## UIT TE VOEREN TAKEN
- a) Met welke dosis Sipralexa begon de schrijver van het eerste bericht in het forumdraadje over Sipralexa?
- b) Noem alle verschijnselen die volgens het eerste bericht in het forumdraadje over Sipralexa gepaard gingen met het nachtelijke onwel voelen.
- c) Hervat het forumdraadje over Sipralexa na de laatste zin die erin staat.

# Psychisch welzijn > Antidepressiva >  Sipralexa

## anoniem2310

ik neem sipralexa sinds gisteren exact een week , 
ik ben begonnen met 5mg ik ben er enorm ziek van geweest van donderdag tot dinsdag zeker in bed gelegen. zoals afgesproken met de psyhiater ben ik gisteren met 10mg begonnen , deze nacht ben ik moeten opstaan doordat ik mij niet goed voelde , dit ging gepaard met snel kloppend hart , snelle adem , beven , trillen en mijn gezicht vooral de kaken dan zagen enorm rood , mijn rug voelde enorm branderig aan precies of ik in brand stond , alles is overgegaan na een 4tal uur , enkel de branderige rug is gebleven en vriend heeft gekeken en zitten kleine rode puntjes echt niet groot maar ik voel het wel enorm. heb geen jeuk enkel zo da branderig gevoel . een jaar geleden heb ik ook sipralexa genomen en ik had dit allemaal niet sinds week opnieuw opgestart wat zou dit kunnen zijn . mvg

----------


## Leontien

Ik zie dat je deze post al een tijdje geleden hebt geplaatst. Hoe gaat het nu met je?

----------


## Inkje

> ik neem sipralexa sinds gisteren exact een week , 
> ik ben begonnen met 5mg ik ben er enorm ziek van geweest van donderdag tot dinsdag zeker in bed gelegen. zoals afgesproken met de psyhiater ben ik gisteren met 10mg begonnen , deze nacht ben ik moeten opstaan doordat ik mij niet goed voelde , dit ging gepaard met snel kloppend hart , snelle adem , beven , trillen en mijn gezicht vooral de kaken dan zagen enorm rood , mijn rug voelde enorm branderig aan precies of ik in brand stond , alles is overgegaan na een 4tal uur , enkel de branderige rug is gebleven en vriend heeft gekeken en zitten kleine rode puntjes echt niet groot maar ik voel het wel enorm. heb geen jeuk enkel zo da branderig gevoel . een jaar geleden heb ik ook sipralexa genomen en ik had dit allemaal niet sinds week opnieuw opgestart wat zou dit kunnen zijn . mvg


Beste ,
Het is tof dat dokters hun werk doen, maar ik zou zeggen blijf eraf, ik heb het 14 jaar ingenomen telkens proberen af te bouwen met een halve en geleidelijk afbouwen moest telkens weer opnieuw beginnen omdat ik het niet aankon.

## INHOUD DATASET
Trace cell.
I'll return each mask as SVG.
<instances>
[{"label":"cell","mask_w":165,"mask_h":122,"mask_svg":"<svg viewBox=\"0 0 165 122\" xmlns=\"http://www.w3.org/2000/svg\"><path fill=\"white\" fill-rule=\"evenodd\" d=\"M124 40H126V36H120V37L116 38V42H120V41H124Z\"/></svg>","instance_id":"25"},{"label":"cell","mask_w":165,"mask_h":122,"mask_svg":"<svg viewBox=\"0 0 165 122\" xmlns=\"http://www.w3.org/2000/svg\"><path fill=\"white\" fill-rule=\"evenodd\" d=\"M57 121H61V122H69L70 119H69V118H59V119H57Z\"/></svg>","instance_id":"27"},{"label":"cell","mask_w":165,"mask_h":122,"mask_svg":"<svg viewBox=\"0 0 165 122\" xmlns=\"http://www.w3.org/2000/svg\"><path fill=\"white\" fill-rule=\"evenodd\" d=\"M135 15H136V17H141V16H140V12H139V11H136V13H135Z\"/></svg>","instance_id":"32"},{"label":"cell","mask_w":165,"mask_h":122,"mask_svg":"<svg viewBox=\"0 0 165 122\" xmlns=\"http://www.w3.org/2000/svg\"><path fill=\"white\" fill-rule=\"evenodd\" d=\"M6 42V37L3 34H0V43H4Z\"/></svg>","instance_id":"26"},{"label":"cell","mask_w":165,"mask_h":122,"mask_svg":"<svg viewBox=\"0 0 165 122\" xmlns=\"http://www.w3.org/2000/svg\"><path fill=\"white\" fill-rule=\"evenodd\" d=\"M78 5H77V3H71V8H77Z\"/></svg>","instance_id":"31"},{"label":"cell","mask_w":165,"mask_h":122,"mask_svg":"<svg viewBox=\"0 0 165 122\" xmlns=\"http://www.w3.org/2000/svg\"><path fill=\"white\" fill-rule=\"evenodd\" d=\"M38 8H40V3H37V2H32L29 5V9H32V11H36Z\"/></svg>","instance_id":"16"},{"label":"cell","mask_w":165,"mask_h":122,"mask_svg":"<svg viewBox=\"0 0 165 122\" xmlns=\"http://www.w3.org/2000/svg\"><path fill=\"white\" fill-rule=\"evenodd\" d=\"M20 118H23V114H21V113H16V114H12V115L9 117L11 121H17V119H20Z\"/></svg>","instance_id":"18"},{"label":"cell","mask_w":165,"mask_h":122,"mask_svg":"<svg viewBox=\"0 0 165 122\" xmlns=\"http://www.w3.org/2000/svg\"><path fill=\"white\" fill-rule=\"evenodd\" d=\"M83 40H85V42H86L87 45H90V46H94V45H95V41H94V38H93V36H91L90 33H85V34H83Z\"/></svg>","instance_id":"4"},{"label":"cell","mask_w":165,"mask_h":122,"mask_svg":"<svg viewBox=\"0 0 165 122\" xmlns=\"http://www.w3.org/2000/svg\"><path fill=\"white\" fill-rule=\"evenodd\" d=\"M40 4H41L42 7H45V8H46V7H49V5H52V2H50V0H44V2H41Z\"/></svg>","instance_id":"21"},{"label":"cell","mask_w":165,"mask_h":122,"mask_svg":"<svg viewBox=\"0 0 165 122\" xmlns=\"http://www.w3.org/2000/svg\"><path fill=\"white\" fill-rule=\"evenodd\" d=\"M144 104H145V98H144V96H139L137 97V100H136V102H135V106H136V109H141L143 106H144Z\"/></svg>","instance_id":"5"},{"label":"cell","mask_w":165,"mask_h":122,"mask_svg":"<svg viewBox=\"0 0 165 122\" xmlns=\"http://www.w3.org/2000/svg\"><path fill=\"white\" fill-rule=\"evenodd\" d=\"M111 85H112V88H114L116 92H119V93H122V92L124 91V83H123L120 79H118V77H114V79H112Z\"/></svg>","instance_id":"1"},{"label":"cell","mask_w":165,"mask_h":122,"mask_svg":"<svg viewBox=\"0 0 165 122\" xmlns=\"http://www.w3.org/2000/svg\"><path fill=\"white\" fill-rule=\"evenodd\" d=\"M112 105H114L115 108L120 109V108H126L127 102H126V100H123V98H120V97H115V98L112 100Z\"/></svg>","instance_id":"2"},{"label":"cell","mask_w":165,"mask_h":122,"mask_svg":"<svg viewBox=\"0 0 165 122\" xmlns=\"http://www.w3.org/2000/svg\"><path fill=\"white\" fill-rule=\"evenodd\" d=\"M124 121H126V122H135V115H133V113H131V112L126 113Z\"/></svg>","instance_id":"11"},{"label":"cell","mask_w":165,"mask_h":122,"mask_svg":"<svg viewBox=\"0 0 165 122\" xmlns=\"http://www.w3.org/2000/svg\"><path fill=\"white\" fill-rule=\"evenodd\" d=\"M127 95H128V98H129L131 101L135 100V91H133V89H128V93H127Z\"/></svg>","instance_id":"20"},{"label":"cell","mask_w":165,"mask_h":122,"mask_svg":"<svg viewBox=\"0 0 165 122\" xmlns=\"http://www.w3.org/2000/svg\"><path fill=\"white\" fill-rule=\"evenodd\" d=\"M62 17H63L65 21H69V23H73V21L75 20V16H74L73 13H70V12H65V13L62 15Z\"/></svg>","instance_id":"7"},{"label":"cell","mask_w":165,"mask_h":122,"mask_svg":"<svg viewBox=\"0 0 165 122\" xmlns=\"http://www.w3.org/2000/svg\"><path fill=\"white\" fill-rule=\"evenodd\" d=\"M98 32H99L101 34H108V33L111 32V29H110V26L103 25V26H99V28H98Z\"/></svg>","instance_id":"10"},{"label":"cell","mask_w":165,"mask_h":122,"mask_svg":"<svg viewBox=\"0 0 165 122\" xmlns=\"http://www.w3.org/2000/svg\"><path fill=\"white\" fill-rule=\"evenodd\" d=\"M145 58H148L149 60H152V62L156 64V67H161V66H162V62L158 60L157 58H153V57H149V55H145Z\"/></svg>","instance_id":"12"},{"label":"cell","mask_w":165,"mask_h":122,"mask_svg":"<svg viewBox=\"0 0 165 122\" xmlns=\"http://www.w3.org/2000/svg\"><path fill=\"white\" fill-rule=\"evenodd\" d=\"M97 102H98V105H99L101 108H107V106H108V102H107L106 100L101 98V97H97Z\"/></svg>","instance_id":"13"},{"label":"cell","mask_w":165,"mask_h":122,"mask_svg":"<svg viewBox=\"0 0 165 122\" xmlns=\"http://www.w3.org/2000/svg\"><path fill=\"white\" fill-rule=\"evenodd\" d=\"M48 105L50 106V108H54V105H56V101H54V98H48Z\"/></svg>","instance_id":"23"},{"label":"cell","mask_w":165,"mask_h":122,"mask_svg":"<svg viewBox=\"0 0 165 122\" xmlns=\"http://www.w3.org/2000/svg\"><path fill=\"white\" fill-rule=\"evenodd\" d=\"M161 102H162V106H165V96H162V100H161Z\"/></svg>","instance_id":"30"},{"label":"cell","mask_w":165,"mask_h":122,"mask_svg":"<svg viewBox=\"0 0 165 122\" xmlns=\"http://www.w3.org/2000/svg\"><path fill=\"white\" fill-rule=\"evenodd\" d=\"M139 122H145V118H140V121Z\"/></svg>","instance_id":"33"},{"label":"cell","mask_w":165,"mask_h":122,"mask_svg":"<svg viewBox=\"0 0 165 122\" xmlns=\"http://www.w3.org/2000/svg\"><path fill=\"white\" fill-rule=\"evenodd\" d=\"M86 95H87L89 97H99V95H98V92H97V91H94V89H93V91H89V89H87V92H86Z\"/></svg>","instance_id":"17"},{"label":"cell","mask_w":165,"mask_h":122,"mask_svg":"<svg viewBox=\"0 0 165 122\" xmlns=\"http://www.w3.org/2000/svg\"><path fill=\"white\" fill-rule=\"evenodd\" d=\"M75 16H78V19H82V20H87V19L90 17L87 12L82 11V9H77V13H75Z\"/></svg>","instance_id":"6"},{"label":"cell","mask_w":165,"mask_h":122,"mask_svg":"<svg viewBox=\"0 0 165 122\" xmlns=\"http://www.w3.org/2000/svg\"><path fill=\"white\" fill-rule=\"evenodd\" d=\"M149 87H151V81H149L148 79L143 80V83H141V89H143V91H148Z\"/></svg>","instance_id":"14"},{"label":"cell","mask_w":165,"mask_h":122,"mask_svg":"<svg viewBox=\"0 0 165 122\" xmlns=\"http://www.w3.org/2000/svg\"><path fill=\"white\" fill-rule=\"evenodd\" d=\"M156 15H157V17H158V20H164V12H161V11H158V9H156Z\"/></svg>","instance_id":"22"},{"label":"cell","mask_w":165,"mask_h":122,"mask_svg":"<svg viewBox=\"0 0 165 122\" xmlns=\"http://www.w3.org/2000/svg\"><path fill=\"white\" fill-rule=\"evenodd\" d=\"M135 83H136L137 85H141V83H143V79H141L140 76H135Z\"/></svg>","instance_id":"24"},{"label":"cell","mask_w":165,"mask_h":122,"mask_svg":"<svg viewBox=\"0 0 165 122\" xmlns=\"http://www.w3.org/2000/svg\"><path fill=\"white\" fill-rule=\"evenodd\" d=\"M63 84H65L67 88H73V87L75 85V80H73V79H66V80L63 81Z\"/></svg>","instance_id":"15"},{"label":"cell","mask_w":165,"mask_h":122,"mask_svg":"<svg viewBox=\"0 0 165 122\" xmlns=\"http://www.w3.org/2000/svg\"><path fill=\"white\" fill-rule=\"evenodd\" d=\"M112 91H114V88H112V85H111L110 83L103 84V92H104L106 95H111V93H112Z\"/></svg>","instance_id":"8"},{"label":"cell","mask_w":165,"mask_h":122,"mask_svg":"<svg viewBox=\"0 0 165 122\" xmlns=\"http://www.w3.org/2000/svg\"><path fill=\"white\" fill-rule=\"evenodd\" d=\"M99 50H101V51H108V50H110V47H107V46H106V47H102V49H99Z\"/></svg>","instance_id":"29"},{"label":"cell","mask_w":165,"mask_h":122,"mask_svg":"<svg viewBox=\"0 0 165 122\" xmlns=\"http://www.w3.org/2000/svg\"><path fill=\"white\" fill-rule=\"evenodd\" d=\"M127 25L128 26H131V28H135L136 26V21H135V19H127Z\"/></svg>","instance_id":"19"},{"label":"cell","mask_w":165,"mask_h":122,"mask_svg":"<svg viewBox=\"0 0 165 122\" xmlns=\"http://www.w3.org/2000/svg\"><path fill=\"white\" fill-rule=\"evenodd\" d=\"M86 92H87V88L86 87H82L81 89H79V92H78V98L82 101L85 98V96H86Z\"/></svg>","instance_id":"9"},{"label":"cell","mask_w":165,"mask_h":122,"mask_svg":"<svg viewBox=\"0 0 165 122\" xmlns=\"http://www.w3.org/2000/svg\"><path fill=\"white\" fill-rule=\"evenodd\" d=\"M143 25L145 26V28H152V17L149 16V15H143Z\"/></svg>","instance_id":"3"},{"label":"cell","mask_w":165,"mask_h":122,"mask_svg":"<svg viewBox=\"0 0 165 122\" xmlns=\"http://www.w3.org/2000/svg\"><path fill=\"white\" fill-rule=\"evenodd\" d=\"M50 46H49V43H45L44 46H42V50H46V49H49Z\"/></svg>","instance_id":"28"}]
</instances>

## RESULTATEN
- a) Met 5 mg.

- b)
- Snel kloppend hart
- Snelle adem
- Beven
- Trillen
- Een zeer rood gezicht, vooral bij de kaken
- Een branderig gevoel in de rug

- c)
Nu heb ik via een lichaamstherapeut afgebouwd, ik nam een natuurlijk middel hypericum perforatum in druppelstjes en dat ging evengoed hoor, ondertussen ben ik daar ook al mee gestopt ik ben weer een gelukkig mens, de vele kilo's die ik was aangekomen zijn er weer af, ik had een totale blokade in mijn lichaam ik kon niet meer wenen, niet meer zingen en voelde me geremd.
Neem dat niet aub en neem het natuurlijke vervangmiddel.

----------


## dizzy88

Ik heb Sipralexa ook even genomen (voor een burn-out), ik dacht toen dat dit een quick fix zou kunnen zijn voor al mijn gezondheidsproblemen. Ik heb hier (zoals te verwachten) een grote vergissing in gemaakt.

De dokter had mij eigenlijk geen informatie gegeven omtrent het medicijn, de werking en ook de neveneffecten dus ipv het op te bouwen nam ik vanaf de eerste dag 10mg en ja de de nacht die daarop volgde zal ik niet snel vergeten. Ik had exact dezelfde symptomen die jij omschrijft, een ware paniekaanval met andere woorden. In plaats van me er bovenop te helpen maakte dit medicijn mij enorm negatief, met zelf zelfmoordgedachten tot gevolg (terwijl ik altijd een heel positief, opgewerkt persoon ben). Dan maar de dokter gebeld die vertelde me dat het tot 6 weken kan duren eer je lichaam gewoon is aan dit medicijn. Echter 6 weken later voelde ik mij nog steeds heel slecht en de bijwerkingen gingen maar niet weg. Ik was elke dag enorm draaierig en ik begin nu zelf te denken dat ik permanente oogschade heb opgelopen door dit medicijn.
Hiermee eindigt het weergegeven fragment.